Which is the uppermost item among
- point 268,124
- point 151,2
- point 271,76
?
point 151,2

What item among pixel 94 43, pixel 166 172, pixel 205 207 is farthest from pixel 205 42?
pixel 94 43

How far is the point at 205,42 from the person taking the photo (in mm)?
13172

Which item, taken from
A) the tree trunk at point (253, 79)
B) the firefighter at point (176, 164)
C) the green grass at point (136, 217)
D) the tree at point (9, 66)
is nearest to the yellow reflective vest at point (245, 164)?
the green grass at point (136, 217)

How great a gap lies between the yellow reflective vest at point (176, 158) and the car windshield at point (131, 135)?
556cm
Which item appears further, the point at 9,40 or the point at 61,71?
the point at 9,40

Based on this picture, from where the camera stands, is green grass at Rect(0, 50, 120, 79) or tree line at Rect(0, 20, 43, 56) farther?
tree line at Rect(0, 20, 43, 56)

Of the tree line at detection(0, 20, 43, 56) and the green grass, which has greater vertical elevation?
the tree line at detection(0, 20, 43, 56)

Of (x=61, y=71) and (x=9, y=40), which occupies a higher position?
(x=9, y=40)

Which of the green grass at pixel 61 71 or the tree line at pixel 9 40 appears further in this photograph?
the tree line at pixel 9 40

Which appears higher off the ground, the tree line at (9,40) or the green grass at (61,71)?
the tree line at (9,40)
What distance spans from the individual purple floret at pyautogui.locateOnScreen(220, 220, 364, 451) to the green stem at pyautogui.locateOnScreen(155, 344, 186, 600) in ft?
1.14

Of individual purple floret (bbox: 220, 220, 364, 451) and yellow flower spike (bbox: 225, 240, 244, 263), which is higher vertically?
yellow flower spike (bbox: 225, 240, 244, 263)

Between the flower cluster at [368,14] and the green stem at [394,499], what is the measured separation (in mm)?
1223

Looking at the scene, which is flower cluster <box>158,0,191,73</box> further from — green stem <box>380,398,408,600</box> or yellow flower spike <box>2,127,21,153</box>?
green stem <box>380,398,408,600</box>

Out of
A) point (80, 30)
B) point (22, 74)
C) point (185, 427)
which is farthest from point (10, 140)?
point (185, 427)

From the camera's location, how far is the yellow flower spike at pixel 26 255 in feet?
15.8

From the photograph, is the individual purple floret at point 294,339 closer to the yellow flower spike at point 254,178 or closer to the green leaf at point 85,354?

=====

Exercise prompt | Rewrite all the records with "high-visibility vest" in place of every "yellow reflective vest", changing nothing else.

Final result |
Which is the uppermost item among
- point 268,124
- point 151,2
- point 271,76
?
point 151,2

What item among pixel 94 43, pixel 166 172, pixel 205 207 is farthest from pixel 205 42?
pixel 94 43

How far is the point at 205,42 from the person taking the photo (in mm)?
13172

Which item, taken from
A) the tree trunk at point (253, 79)
B) the firefighter at point (176, 164)
C) the green grass at point (136, 217)
D) the tree at point (9, 66)
is nearest to the high-visibility vest at point (245, 164)?
the green grass at point (136, 217)

How great a gap lies between the high-visibility vest at point (176, 158) and the car windshield at point (131, 135)?
556cm
Which item appears further, the point at 9,40 or the point at 61,71?
the point at 9,40

Based on this picture, from where the camera stands, is green grass at Rect(0, 50, 120, 79) or tree line at Rect(0, 20, 43, 56) farther?
tree line at Rect(0, 20, 43, 56)

Of the tree line at detection(0, 20, 43, 56) and the green grass, which has greater vertical elevation?
the tree line at detection(0, 20, 43, 56)

Of (x=61, y=71) and (x=9, y=40), which occupies a higher position?
(x=9, y=40)

Which of the green grass at pixel 61 71 or the tree line at pixel 9 40 appears further in this photograph?
the tree line at pixel 9 40

Which appears higher off the ground, the tree line at (9,40) or the green grass at (61,71)?
the tree line at (9,40)
What distance spans from the individual purple floret at pyautogui.locateOnScreen(220, 220, 364, 451) to the green stem at pyautogui.locateOnScreen(155, 344, 186, 600) in ft?
1.14

Of individual purple floret (bbox: 220, 220, 364, 451) and yellow flower spike (bbox: 225, 240, 244, 263), which is higher vertically?
yellow flower spike (bbox: 225, 240, 244, 263)

Between the flower cluster at [368,14] and the green stem at [394,499], what is the measured separation (in mm)?
1223

Looking at the scene, which is flower cluster <box>158,0,191,73</box> further from — green stem <box>380,398,408,600</box> or yellow flower spike <box>2,127,21,153</box>?
green stem <box>380,398,408,600</box>

Out of
A) point (80, 30)
B) point (22, 74)
C) point (185, 427)
which is farthest from point (10, 140)?
point (185, 427)

From the camera's location, how far is the yellow flower spike at pixel 26 255 in feet?
15.8

From the photograph, is the individual purple floret at point 294,339 closer to the yellow flower spike at point 254,178 or closer to the green leaf at point 85,354?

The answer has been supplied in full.